Segment Start: Document section
# Eigenvalue problem

1. Jan 23, 2008

### neelakash

1. The problem statement, all variables and given/known data

Consider the following problem:

if $$\ A$$$$\psi=$$$$\lambda$$$$\psi$$,prove that

$$\ e ^ A$$$$\psi=$$$$\ e ^\lambda$$$$\psi$$

2. Relevant equations

3. The attempt at a solution

This is my attempt.Please check if I am correct.

If
$$\ e ^ A$$$$\psi=$$$$\ e ^\lambda$$$$\psi$$

is correct, we should have:

$$\ ln$$$$\ e^ A$$$$\psi=$$$$\ ln$$$$\ e ^\lambda$$$$\psi$$

or, $$\ ln \{e^A} +$$$$\ ln \psi=$$$$\ ln \{e^\lambda} +$$$$\ ln \psi$$

Now cancel $$\ ln \psi$$ from both sides and post-multiply the resulting equation by $$\psi$$

That is---

$$\ ln \{e^A} =$$$$\ ln \{e^\lambda}$$

or, $$\ [ln \{e ^ A}]$$$$\psi=$$$$\ [ln \{e ^\lambda}]$$$$\psi$$

Alternatively,

$$\ A$$$$\psi=$$$$\lambda$$$$\psi$$

So, we got the given equation from the equation to be proved.

Last edited: Jan 23, 2008
2. Jan 23, 2008

### neelakash

The LaTeX image is not coming good.But I think everyone will understand my procedure.

3. Jan 23, 2008

### Rainbow Child

Do you know the definition of the matrix $e^A$?
Segment End: Document section
Segment Start: Source data
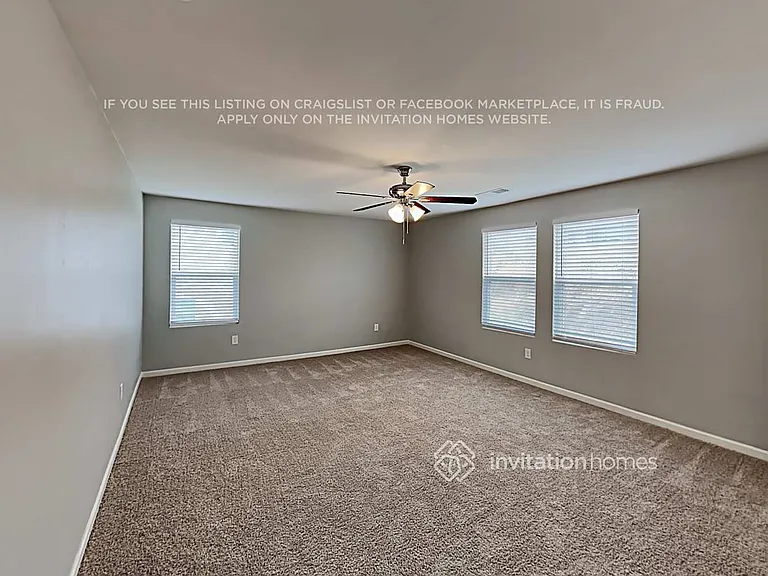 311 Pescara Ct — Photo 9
Segment End: Source data
Segment Start: Source data
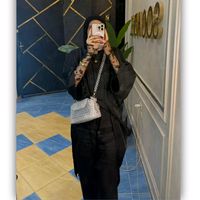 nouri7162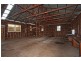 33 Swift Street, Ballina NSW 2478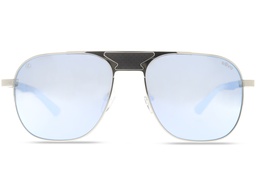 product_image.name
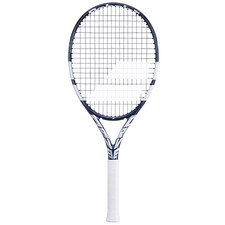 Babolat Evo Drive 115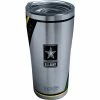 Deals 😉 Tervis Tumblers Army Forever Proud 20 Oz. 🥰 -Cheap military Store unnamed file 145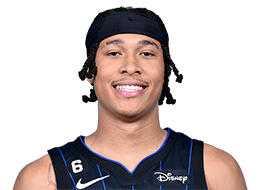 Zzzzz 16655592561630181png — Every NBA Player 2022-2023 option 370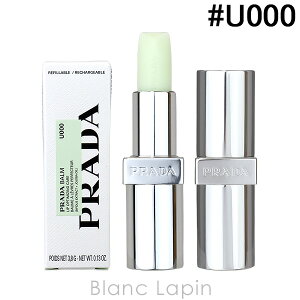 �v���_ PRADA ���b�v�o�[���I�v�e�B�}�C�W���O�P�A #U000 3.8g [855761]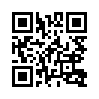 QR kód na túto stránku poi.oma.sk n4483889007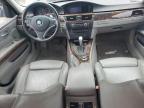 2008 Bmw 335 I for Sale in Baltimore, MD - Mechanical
Segment End: Source data
Parts of the exercise:
1. Write out the eigenvalue thread starting with "The LaTeX image" and going on through "the matrix $e^A$?", switching "procedure" to "reasoning".
2. Proceed with the eigenvalue problem thread from its final post onward.
The records have no role here.

Answers provided:
1.
The LaTeX image is not coming good.But I think everyone will understand my reasoning.

3. Jan 23, 2008

### Rainbow Child

Do you know the definition of the matrix $e^A$?

2.
4. Jan 23, 2008

### neelakash

I know the definition of e^A

Let A,B and C be three matrices.

If I have A+C=B+C

what is wrong if I cancel C from both sides?

ln (psi) is a matrix if you consider psi as matrix.I am usimg psi as a complex function like psi=M+iN

5. Jan 23, 2008

### neelakash

I did according to your hint.That works well, but still I am having problem to see why the logaritm of a matrix/operator will not work.

6. Jan 23, 2008

### CompuChip

Also, your way of setting up the proof is flawed, as the following direct analogy shows

Theorem: If 1 = 1, prove that 0 = 1.

Proof:
If 0 = 1 is correct, then we obviously also have 1 = 0. Adding the two equations gives
Code (Text):

0 = 1
1 = 0  +
--------
1 = 1

which is the assumption given.